» PROMPT
Show every line below where "round" can be found.

» INFORMATION GIVEN
*** Block opens ***

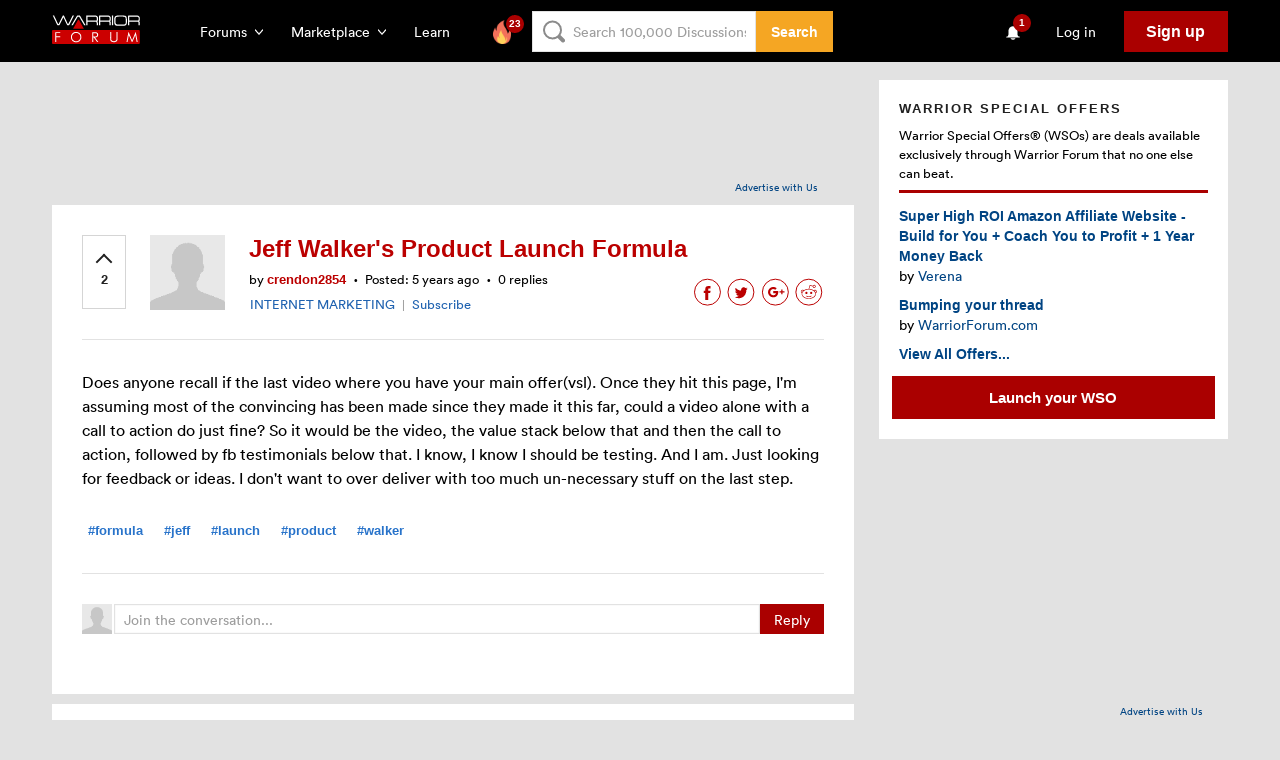

--- FILE ---
content_type: text/html; charset=utf-8
request_url: https://www.google.com/recaptcha/api2/aframe
body_size: -86
content:
<!DOCTYPE HTML><html><head><meta http-equiv="content-type" content="text/html; charset=UTF-8"></head><body><script nonce="RmMe8nFIICD_npkTbTmzpw">/** Anti-fraud and anti-abuse applications only. See google.com/recaptcha */ try{var clients={'sodar':'https://pagead2.googlesyndication.com/pagead/sodar?'};window.addEventListener("message",function(a){try{if(a.source===window.parent){var b=JSON.parse(a.data);var c=clients[b['id']];if(c){var d=document.createElement('img');d.src=c+b['params']+'&rc='+(localStorage.getItem("rc::a")?sessionStorage.getItem("rc::b"):"");window.document.body.appendChild(d);sessionStorage.setItem("rc::e",parseInt(sessionStorage.getItem("rc::e")||0)+1);localStorage.setItem("rc::h",'1769238449737');}}}catch(b){}});window.parent.postMessage("_grecaptcha_ready", "*");}catch(b){}</script></body></html>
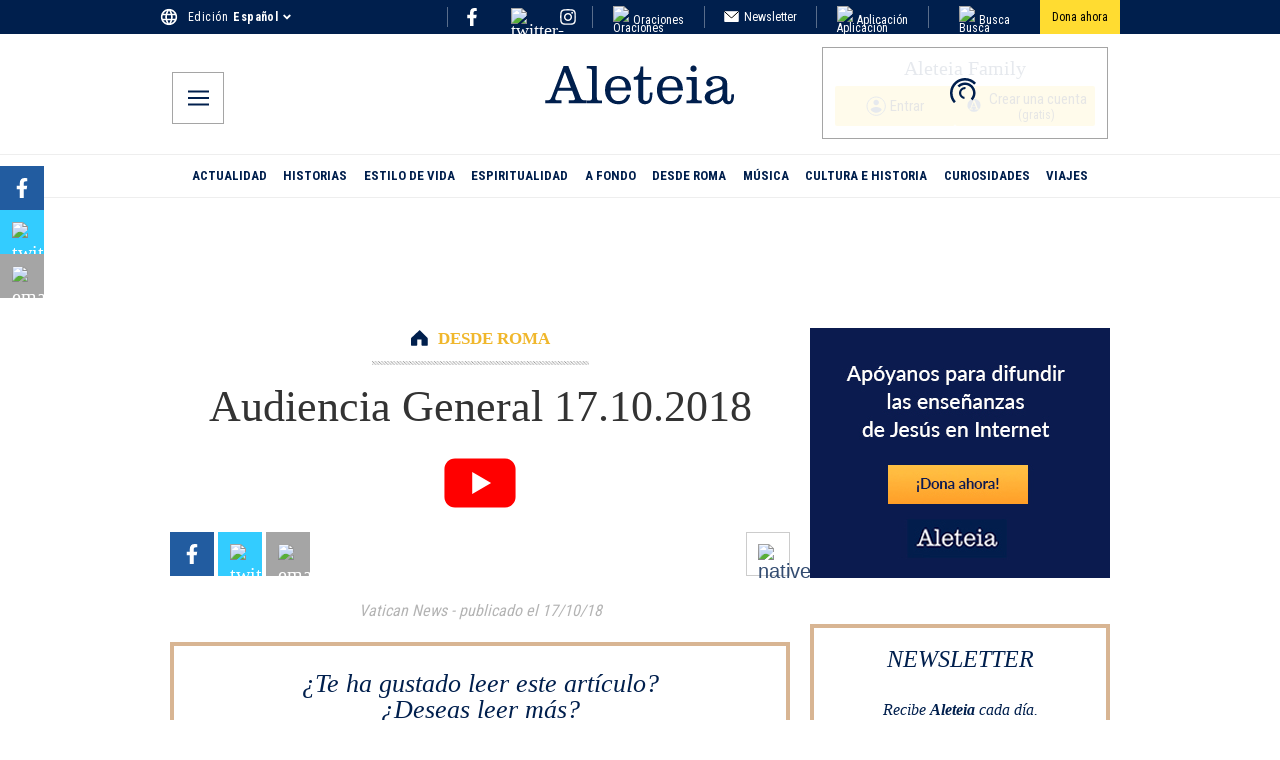

--- FILE ---
content_type: image/svg+xml
request_url: https://wp.en.aleteia.org/wp-content/uploads/sites/2/2025/05/Newsletter.svg
body_size: 298
content:
<svg
        aria-hidden="true"
        focusable="false"
        role="img"
        xmlns="http://www.w3.org/2000/svg"
        viewBox="0 0 15 12"
>
    <path
            d="M14.7639677,9.99557386 C14.7639677,10.5580739 14.3284839,11.0183011 13.7962258,11.0183011 L1.20977419,11.0183011 C0.677516129,11.0183011 0.242032258,10.5580739 0.242032258,9.99557386 L0.242032258,1.27835795 C0.242032258,0.715857955 0.677516129,0.255630682 1.20977419,0.255630682 L13.7962258,0.255630682 C14.3284839,0.255630682 14.7639677,0.715857955 14.7639677,1.27835795 L14.7639677,9.99557386 L14.7639677,9.99557386 Z"
            id="Stroke-1"
            fill="#FFFFFF"
    ></path>
    <path
            d="M0.590177419,0.695147727 L6.77308065,6.39020455 C7.17469355,6.75992045 7.83130645,6.75992045 8.23243548,6.39020455 L14.4138871,0.695659091"
            id="Stroke-3"
            fill="#FFFFFF"
            stroke="#000000"
            stroke-linecap="round"
            stroke-linejoin="round"
    ></path>
</svg>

*** Block closes ***

» REPLY TO THE EXERCISE
            stroke-linecap="round"
            stroke-linejoin="round"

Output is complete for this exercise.